Digital transformation has enabled many businesses that formerly were best known for producing products to transition to a service-based delivery. Notably, this includes software vendors as mentioned above, but also automotive manufacturers including Volvo and Porsche, home appliance manufacturers such as Nespresso, and fitness devices like Peloton and Fitbit. This allows businesses to build predictable, repeatable revenue streams rather than relying on one-time payments while also offering new customer experiences, such as receiving upgrades to new products and models as they are released. Businesses offering these types of subscription services -as well as professional services organizations like banks, accountants and law firms – can use data, AI and analytics to understand how customers use and interact with their services, predict and prevent customer churn, and personalize their offerings at scale.
A key challenge here is that customer behavior changes more quickly, and loyalty can be harder to maintain in the digital age. After all, switching providers or exploring new offerings is only ever a screen tap or mouse click away. To counter this, service providers compete to offer higher levels of customer service, as well as to develop reward and loyalty schemes to build “sticky” relationships.
Where Next For Digital Transformation And Business Models?
As the impact of digital transformation grows, we will increasingly see its effects in the emergence of newer business models, including freemium, ad-supported and crowd-funded businesses. Freemium models – where a basic version of a service or product is provided for free while more advanced features are reserved for subscribers – can be refined to create more personalized experiences. Ad-supported businesses will benefit from more accurately targeted promotions as well as more personalized messaging. All businesses will be able to better optimize their pricing strategies, offering different levels of service and support in response to demographic variations and the changing spending habits of their customers.

----

Tasks to complete |
A. Please repeat the digital transformation text word for word from "Where Next For" to "of their customers.".
B. Turn the paragraph of the digital transformation text beginning "A key challenge here" into a short bulleted list that keeps its main facts.
C. Translate this sentence from the digital transformation text into Spanish: "Ad-supported businesses will benefit from more accurately targeted promotions as well as more personalized messaging."
The items after this point stand apart from the digital transformation text.

----

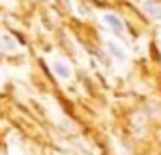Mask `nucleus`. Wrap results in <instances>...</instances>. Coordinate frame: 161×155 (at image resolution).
<instances>
[{"label": "nucleus", "instance_id": "1", "mask_svg": "<svg viewBox=\"0 0 161 155\" xmlns=\"http://www.w3.org/2000/svg\"><path fill=\"white\" fill-rule=\"evenodd\" d=\"M102 19H104V23H106L108 27L112 29V33H114V35H118V37H120L122 33H125V25H122L120 16L112 14V12H106V14H104Z\"/></svg>", "mask_w": 161, "mask_h": 155}, {"label": "nucleus", "instance_id": "2", "mask_svg": "<svg viewBox=\"0 0 161 155\" xmlns=\"http://www.w3.org/2000/svg\"><path fill=\"white\" fill-rule=\"evenodd\" d=\"M51 68H53V72H55V76H57V78H61V80H69L71 78V68H69V64H67V61L53 59Z\"/></svg>", "mask_w": 161, "mask_h": 155}, {"label": "nucleus", "instance_id": "3", "mask_svg": "<svg viewBox=\"0 0 161 155\" xmlns=\"http://www.w3.org/2000/svg\"><path fill=\"white\" fill-rule=\"evenodd\" d=\"M0 51H6V53L19 51V41L12 35H8V33H2L0 35Z\"/></svg>", "mask_w": 161, "mask_h": 155}, {"label": "nucleus", "instance_id": "4", "mask_svg": "<svg viewBox=\"0 0 161 155\" xmlns=\"http://www.w3.org/2000/svg\"><path fill=\"white\" fill-rule=\"evenodd\" d=\"M106 49H108V53H110V55H112L116 61H126V51H125V49H122L118 43H114L112 39L106 41Z\"/></svg>", "mask_w": 161, "mask_h": 155}, {"label": "nucleus", "instance_id": "5", "mask_svg": "<svg viewBox=\"0 0 161 155\" xmlns=\"http://www.w3.org/2000/svg\"><path fill=\"white\" fill-rule=\"evenodd\" d=\"M145 10H147V14H149L151 19L161 20V4L153 2V0H147L145 2Z\"/></svg>", "mask_w": 161, "mask_h": 155}]
</instances>
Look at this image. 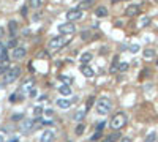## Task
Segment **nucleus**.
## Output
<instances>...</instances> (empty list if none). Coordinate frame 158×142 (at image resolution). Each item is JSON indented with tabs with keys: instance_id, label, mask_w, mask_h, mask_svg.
Returning <instances> with one entry per match:
<instances>
[{
	"instance_id": "f257e3e1",
	"label": "nucleus",
	"mask_w": 158,
	"mask_h": 142,
	"mask_svg": "<svg viewBox=\"0 0 158 142\" xmlns=\"http://www.w3.org/2000/svg\"><path fill=\"white\" fill-rule=\"evenodd\" d=\"M95 108H97V112L100 114V115H106V114L111 112V108H112V103L109 98H100L97 104H95Z\"/></svg>"
},
{
	"instance_id": "f03ea898",
	"label": "nucleus",
	"mask_w": 158,
	"mask_h": 142,
	"mask_svg": "<svg viewBox=\"0 0 158 142\" xmlns=\"http://www.w3.org/2000/svg\"><path fill=\"white\" fill-rule=\"evenodd\" d=\"M125 123H127V115L123 112H117L115 115L111 118V128L112 130H120V128H123L125 126Z\"/></svg>"
},
{
	"instance_id": "7ed1b4c3",
	"label": "nucleus",
	"mask_w": 158,
	"mask_h": 142,
	"mask_svg": "<svg viewBox=\"0 0 158 142\" xmlns=\"http://www.w3.org/2000/svg\"><path fill=\"white\" fill-rule=\"evenodd\" d=\"M21 74V68L19 66H13L10 69H6L5 71V82L6 84H11V82H15L18 77Z\"/></svg>"
},
{
	"instance_id": "20e7f679",
	"label": "nucleus",
	"mask_w": 158,
	"mask_h": 142,
	"mask_svg": "<svg viewBox=\"0 0 158 142\" xmlns=\"http://www.w3.org/2000/svg\"><path fill=\"white\" fill-rule=\"evenodd\" d=\"M59 32H60V35H73L74 32H76V25L68 21V22L59 25Z\"/></svg>"
},
{
	"instance_id": "39448f33",
	"label": "nucleus",
	"mask_w": 158,
	"mask_h": 142,
	"mask_svg": "<svg viewBox=\"0 0 158 142\" xmlns=\"http://www.w3.org/2000/svg\"><path fill=\"white\" fill-rule=\"evenodd\" d=\"M65 44H66V40L63 38V35H59V37H56V38L51 40L49 47L51 49H60V47H63Z\"/></svg>"
},
{
	"instance_id": "423d86ee",
	"label": "nucleus",
	"mask_w": 158,
	"mask_h": 142,
	"mask_svg": "<svg viewBox=\"0 0 158 142\" xmlns=\"http://www.w3.org/2000/svg\"><path fill=\"white\" fill-rule=\"evenodd\" d=\"M81 18H82V10H79V8H73V10H70V11L66 13V19L70 21V22H73V21H78Z\"/></svg>"
},
{
	"instance_id": "0eeeda50",
	"label": "nucleus",
	"mask_w": 158,
	"mask_h": 142,
	"mask_svg": "<svg viewBox=\"0 0 158 142\" xmlns=\"http://www.w3.org/2000/svg\"><path fill=\"white\" fill-rule=\"evenodd\" d=\"M25 54H27V51H25V49L24 47H21V46H16L15 49H13V59H15V60H22L24 59V57H25Z\"/></svg>"
},
{
	"instance_id": "6e6552de",
	"label": "nucleus",
	"mask_w": 158,
	"mask_h": 142,
	"mask_svg": "<svg viewBox=\"0 0 158 142\" xmlns=\"http://www.w3.org/2000/svg\"><path fill=\"white\" fill-rule=\"evenodd\" d=\"M139 6L138 5H128L127 6V10H125V16H128V18H134V16H138L139 14Z\"/></svg>"
},
{
	"instance_id": "1a4fd4ad",
	"label": "nucleus",
	"mask_w": 158,
	"mask_h": 142,
	"mask_svg": "<svg viewBox=\"0 0 158 142\" xmlns=\"http://www.w3.org/2000/svg\"><path fill=\"white\" fill-rule=\"evenodd\" d=\"M54 137H56L54 131H52V130H46L43 134H41V142H52Z\"/></svg>"
},
{
	"instance_id": "9d476101",
	"label": "nucleus",
	"mask_w": 158,
	"mask_h": 142,
	"mask_svg": "<svg viewBox=\"0 0 158 142\" xmlns=\"http://www.w3.org/2000/svg\"><path fill=\"white\" fill-rule=\"evenodd\" d=\"M33 126H35V120H24L22 125H21V130L25 131V133H29Z\"/></svg>"
},
{
	"instance_id": "9b49d317",
	"label": "nucleus",
	"mask_w": 158,
	"mask_h": 142,
	"mask_svg": "<svg viewBox=\"0 0 158 142\" xmlns=\"http://www.w3.org/2000/svg\"><path fill=\"white\" fill-rule=\"evenodd\" d=\"M93 5H95V0H82V2L79 3V6H78V8L84 11V10H89V8H92Z\"/></svg>"
},
{
	"instance_id": "f8f14e48",
	"label": "nucleus",
	"mask_w": 158,
	"mask_h": 142,
	"mask_svg": "<svg viewBox=\"0 0 158 142\" xmlns=\"http://www.w3.org/2000/svg\"><path fill=\"white\" fill-rule=\"evenodd\" d=\"M81 73L84 74L85 77H93V74H95L93 69L89 66V65H81Z\"/></svg>"
},
{
	"instance_id": "ddd939ff",
	"label": "nucleus",
	"mask_w": 158,
	"mask_h": 142,
	"mask_svg": "<svg viewBox=\"0 0 158 142\" xmlns=\"http://www.w3.org/2000/svg\"><path fill=\"white\" fill-rule=\"evenodd\" d=\"M95 16L97 18H106L108 16V8L106 6H98V8L95 10Z\"/></svg>"
},
{
	"instance_id": "4468645a",
	"label": "nucleus",
	"mask_w": 158,
	"mask_h": 142,
	"mask_svg": "<svg viewBox=\"0 0 158 142\" xmlns=\"http://www.w3.org/2000/svg\"><path fill=\"white\" fill-rule=\"evenodd\" d=\"M0 60H2L3 63L8 62V52H6V47L0 43Z\"/></svg>"
},
{
	"instance_id": "2eb2a0df",
	"label": "nucleus",
	"mask_w": 158,
	"mask_h": 142,
	"mask_svg": "<svg viewBox=\"0 0 158 142\" xmlns=\"http://www.w3.org/2000/svg\"><path fill=\"white\" fill-rule=\"evenodd\" d=\"M56 104L59 106V108H62V109H68V108H70V106H71V101H70V99H57V101H56Z\"/></svg>"
},
{
	"instance_id": "dca6fc26",
	"label": "nucleus",
	"mask_w": 158,
	"mask_h": 142,
	"mask_svg": "<svg viewBox=\"0 0 158 142\" xmlns=\"http://www.w3.org/2000/svg\"><path fill=\"white\" fill-rule=\"evenodd\" d=\"M120 139V133L119 131H114L112 134H109V136L103 140V142H115V140H119Z\"/></svg>"
},
{
	"instance_id": "f3484780",
	"label": "nucleus",
	"mask_w": 158,
	"mask_h": 142,
	"mask_svg": "<svg viewBox=\"0 0 158 142\" xmlns=\"http://www.w3.org/2000/svg\"><path fill=\"white\" fill-rule=\"evenodd\" d=\"M144 59H147V60H152L153 57H155V51L152 47H147V49H144Z\"/></svg>"
},
{
	"instance_id": "a211bd4d",
	"label": "nucleus",
	"mask_w": 158,
	"mask_h": 142,
	"mask_svg": "<svg viewBox=\"0 0 158 142\" xmlns=\"http://www.w3.org/2000/svg\"><path fill=\"white\" fill-rule=\"evenodd\" d=\"M59 92H60L62 95H65V96L71 95V89H70V85H68V84H63V85H60V87H59Z\"/></svg>"
},
{
	"instance_id": "6ab92c4d",
	"label": "nucleus",
	"mask_w": 158,
	"mask_h": 142,
	"mask_svg": "<svg viewBox=\"0 0 158 142\" xmlns=\"http://www.w3.org/2000/svg\"><path fill=\"white\" fill-rule=\"evenodd\" d=\"M92 59H93V55L90 52H84V54L81 55V63H82V65H87V63L90 62Z\"/></svg>"
},
{
	"instance_id": "aec40b11",
	"label": "nucleus",
	"mask_w": 158,
	"mask_h": 142,
	"mask_svg": "<svg viewBox=\"0 0 158 142\" xmlns=\"http://www.w3.org/2000/svg\"><path fill=\"white\" fill-rule=\"evenodd\" d=\"M119 71V55H114L112 65H111V73H117Z\"/></svg>"
},
{
	"instance_id": "412c9836",
	"label": "nucleus",
	"mask_w": 158,
	"mask_h": 142,
	"mask_svg": "<svg viewBox=\"0 0 158 142\" xmlns=\"http://www.w3.org/2000/svg\"><path fill=\"white\" fill-rule=\"evenodd\" d=\"M8 30H10L11 35H15L18 32V22H16V21H10V22H8Z\"/></svg>"
},
{
	"instance_id": "4be33fe9",
	"label": "nucleus",
	"mask_w": 158,
	"mask_h": 142,
	"mask_svg": "<svg viewBox=\"0 0 158 142\" xmlns=\"http://www.w3.org/2000/svg\"><path fill=\"white\" fill-rule=\"evenodd\" d=\"M85 112L87 111H78L76 114H74V120H76V122H82V120H84V117H85Z\"/></svg>"
},
{
	"instance_id": "5701e85b",
	"label": "nucleus",
	"mask_w": 158,
	"mask_h": 142,
	"mask_svg": "<svg viewBox=\"0 0 158 142\" xmlns=\"http://www.w3.org/2000/svg\"><path fill=\"white\" fill-rule=\"evenodd\" d=\"M84 130H85V125H84V123H79V125L76 126V130H74V131H76L78 136H81V134L84 133Z\"/></svg>"
},
{
	"instance_id": "b1692460",
	"label": "nucleus",
	"mask_w": 158,
	"mask_h": 142,
	"mask_svg": "<svg viewBox=\"0 0 158 142\" xmlns=\"http://www.w3.org/2000/svg\"><path fill=\"white\" fill-rule=\"evenodd\" d=\"M29 5L32 8H40L41 6V0H29Z\"/></svg>"
},
{
	"instance_id": "393cba45",
	"label": "nucleus",
	"mask_w": 158,
	"mask_h": 142,
	"mask_svg": "<svg viewBox=\"0 0 158 142\" xmlns=\"http://www.w3.org/2000/svg\"><path fill=\"white\" fill-rule=\"evenodd\" d=\"M32 85H33V81H32V79H27V81L24 82V85H22V89H24V90H32Z\"/></svg>"
},
{
	"instance_id": "a878e982",
	"label": "nucleus",
	"mask_w": 158,
	"mask_h": 142,
	"mask_svg": "<svg viewBox=\"0 0 158 142\" xmlns=\"http://www.w3.org/2000/svg\"><path fill=\"white\" fill-rule=\"evenodd\" d=\"M149 24H150V18H149V16H144V18L141 19V22H139L141 27H146V25H149Z\"/></svg>"
},
{
	"instance_id": "bb28decb",
	"label": "nucleus",
	"mask_w": 158,
	"mask_h": 142,
	"mask_svg": "<svg viewBox=\"0 0 158 142\" xmlns=\"http://www.w3.org/2000/svg\"><path fill=\"white\" fill-rule=\"evenodd\" d=\"M128 63L123 62V63H119V71H122V73H125V71H128Z\"/></svg>"
},
{
	"instance_id": "cd10ccee",
	"label": "nucleus",
	"mask_w": 158,
	"mask_h": 142,
	"mask_svg": "<svg viewBox=\"0 0 158 142\" xmlns=\"http://www.w3.org/2000/svg\"><path fill=\"white\" fill-rule=\"evenodd\" d=\"M16 46H18V40H16V38H13V40H10V41H8V47L15 49Z\"/></svg>"
},
{
	"instance_id": "c85d7f7f",
	"label": "nucleus",
	"mask_w": 158,
	"mask_h": 142,
	"mask_svg": "<svg viewBox=\"0 0 158 142\" xmlns=\"http://www.w3.org/2000/svg\"><path fill=\"white\" fill-rule=\"evenodd\" d=\"M155 139H156V136H155V133H150V134H149V136L146 137V142H153Z\"/></svg>"
},
{
	"instance_id": "c756f323",
	"label": "nucleus",
	"mask_w": 158,
	"mask_h": 142,
	"mask_svg": "<svg viewBox=\"0 0 158 142\" xmlns=\"http://www.w3.org/2000/svg\"><path fill=\"white\" fill-rule=\"evenodd\" d=\"M81 38L82 40H89V38H90V32H89V30L87 32H82L81 33Z\"/></svg>"
},
{
	"instance_id": "7c9ffc66",
	"label": "nucleus",
	"mask_w": 158,
	"mask_h": 142,
	"mask_svg": "<svg viewBox=\"0 0 158 142\" xmlns=\"http://www.w3.org/2000/svg\"><path fill=\"white\" fill-rule=\"evenodd\" d=\"M41 112H43V109H41V108H40V106H37V108H35V109H33V114H35V115H40V114H41Z\"/></svg>"
},
{
	"instance_id": "2f4dec72",
	"label": "nucleus",
	"mask_w": 158,
	"mask_h": 142,
	"mask_svg": "<svg viewBox=\"0 0 158 142\" xmlns=\"http://www.w3.org/2000/svg\"><path fill=\"white\" fill-rule=\"evenodd\" d=\"M130 51H131V52H138V51H139V46H138V44L130 46Z\"/></svg>"
},
{
	"instance_id": "473e14b6",
	"label": "nucleus",
	"mask_w": 158,
	"mask_h": 142,
	"mask_svg": "<svg viewBox=\"0 0 158 142\" xmlns=\"http://www.w3.org/2000/svg\"><path fill=\"white\" fill-rule=\"evenodd\" d=\"M60 79H63L65 84H71V81H73V79H70V77H66V76H60Z\"/></svg>"
},
{
	"instance_id": "72a5a7b5",
	"label": "nucleus",
	"mask_w": 158,
	"mask_h": 142,
	"mask_svg": "<svg viewBox=\"0 0 158 142\" xmlns=\"http://www.w3.org/2000/svg\"><path fill=\"white\" fill-rule=\"evenodd\" d=\"M98 137H101V131H97V133H95L93 136H92V140H97Z\"/></svg>"
},
{
	"instance_id": "f704fd0d",
	"label": "nucleus",
	"mask_w": 158,
	"mask_h": 142,
	"mask_svg": "<svg viewBox=\"0 0 158 142\" xmlns=\"http://www.w3.org/2000/svg\"><path fill=\"white\" fill-rule=\"evenodd\" d=\"M21 118H24L22 115H21V114H16V115H13V120H15V122H18V120H21Z\"/></svg>"
},
{
	"instance_id": "c9c22d12",
	"label": "nucleus",
	"mask_w": 158,
	"mask_h": 142,
	"mask_svg": "<svg viewBox=\"0 0 158 142\" xmlns=\"http://www.w3.org/2000/svg\"><path fill=\"white\" fill-rule=\"evenodd\" d=\"M6 69H8V66H6V65H2V66H0V74H3Z\"/></svg>"
},
{
	"instance_id": "e433bc0d",
	"label": "nucleus",
	"mask_w": 158,
	"mask_h": 142,
	"mask_svg": "<svg viewBox=\"0 0 158 142\" xmlns=\"http://www.w3.org/2000/svg\"><path fill=\"white\" fill-rule=\"evenodd\" d=\"M40 14H33V18H32V21H40Z\"/></svg>"
},
{
	"instance_id": "4c0bfd02",
	"label": "nucleus",
	"mask_w": 158,
	"mask_h": 142,
	"mask_svg": "<svg viewBox=\"0 0 158 142\" xmlns=\"http://www.w3.org/2000/svg\"><path fill=\"white\" fill-rule=\"evenodd\" d=\"M92 104H93V98H89V106H87V109H89V108H90V106H92ZM87 109H85V111H87Z\"/></svg>"
},
{
	"instance_id": "58836bf2",
	"label": "nucleus",
	"mask_w": 158,
	"mask_h": 142,
	"mask_svg": "<svg viewBox=\"0 0 158 142\" xmlns=\"http://www.w3.org/2000/svg\"><path fill=\"white\" fill-rule=\"evenodd\" d=\"M120 142H131V139H130V137H122Z\"/></svg>"
},
{
	"instance_id": "ea45409f",
	"label": "nucleus",
	"mask_w": 158,
	"mask_h": 142,
	"mask_svg": "<svg viewBox=\"0 0 158 142\" xmlns=\"http://www.w3.org/2000/svg\"><path fill=\"white\" fill-rule=\"evenodd\" d=\"M30 96H37V90H35V89L30 90Z\"/></svg>"
},
{
	"instance_id": "a19ab883",
	"label": "nucleus",
	"mask_w": 158,
	"mask_h": 142,
	"mask_svg": "<svg viewBox=\"0 0 158 142\" xmlns=\"http://www.w3.org/2000/svg\"><path fill=\"white\" fill-rule=\"evenodd\" d=\"M103 126H105V123H100V125L97 126V131H101V130H103Z\"/></svg>"
},
{
	"instance_id": "79ce46f5",
	"label": "nucleus",
	"mask_w": 158,
	"mask_h": 142,
	"mask_svg": "<svg viewBox=\"0 0 158 142\" xmlns=\"http://www.w3.org/2000/svg\"><path fill=\"white\" fill-rule=\"evenodd\" d=\"M21 14H22V16H25V14H27V8H22V10H21Z\"/></svg>"
},
{
	"instance_id": "37998d69",
	"label": "nucleus",
	"mask_w": 158,
	"mask_h": 142,
	"mask_svg": "<svg viewBox=\"0 0 158 142\" xmlns=\"http://www.w3.org/2000/svg\"><path fill=\"white\" fill-rule=\"evenodd\" d=\"M3 35H5V30H3V28H2V27H0V38H2V37H3Z\"/></svg>"
},
{
	"instance_id": "c03bdc74",
	"label": "nucleus",
	"mask_w": 158,
	"mask_h": 142,
	"mask_svg": "<svg viewBox=\"0 0 158 142\" xmlns=\"http://www.w3.org/2000/svg\"><path fill=\"white\" fill-rule=\"evenodd\" d=\"M5 140V137H3V134H0V142H3Z\"/></svg>"
},
{
	"instance_id": "a18cd8bd",
	"label": "nucleus",
	"mask_w": 158,
	"mask_h": 142,
	"mask_svg": "<svg viewBox=\"0 0 158 142\" xmlns=\"http://www.w3.org/2000/svg\"><path fill=\"white\" fill-rule=\"evenodd\" d=\"M11 142H18V139H13V140H11Z\"/></svg>"
},
{
	"instance_id": "49530a36",
	"label": "nucleus",
	"mask_w": 158,
	"mask_h": 142,
	"mask_svg": "<svg viewBox=\"0 0 158 142\" xmlns=\"http://www.w3.org/2000/svg\"><path fill=\"white\" fill-rule=\"evenodd\" d=\"M112 2H117V0H112Z\"/></svg>"
}]
</instances>
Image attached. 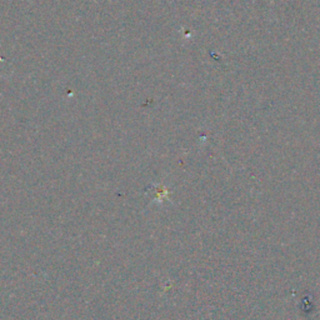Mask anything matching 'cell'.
Returning <instances> with one entry per match:
<instances>
[{
  "label": "cell",
  "instance_id": "1",
  "mask_svg": "<svg viewBox=\"0 0 320 320\" xmlns=\"http://www.w3.org/2000/svg\"><path fill=\"white\" fill-rule=\"evenodd\" d=\"M168 199H169V190H168L164 185H160L156 188L154 201H155V203H163V201Z\"/></svg>",
  "mask_w": 320,
  "mask_h": 320
}]
</instances>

----

Expected results |
A.
Where Next For Digital Transformation And Business Models?
As the impact of digital transformation grows, we will increasingly see its effects in the emergence of newer business models, including freemium, ad-supported and crowd-funded businesses. Freemium models – where a basic version of a service or product is provided for free while more advanced features are reserved for subscribers – can be refined to create more personalized experiences. Ad-supported businesses will benefit from more accurately targeted promotions as well as more personalized messaging. All businesses will be able to better optimize their pricing strategies, offering different levels of service and support in response to demographic variations and the changing spending habits of their customers.

B.
- Customer behavior changes faster, and loyalty is harder to keep in the digital age.
- Switching providers or trying new offerings takes only a screen tap or mouse click.
- In response, service providers compete on higher levels of customer service.
- They also develop reward and loyalty schemes to build "sticky" relationships.

C. Las empresas financiadas con publicidad se beneficiarán de promociones dirigidas con mayor precisión, así como de mensajes más personalizados.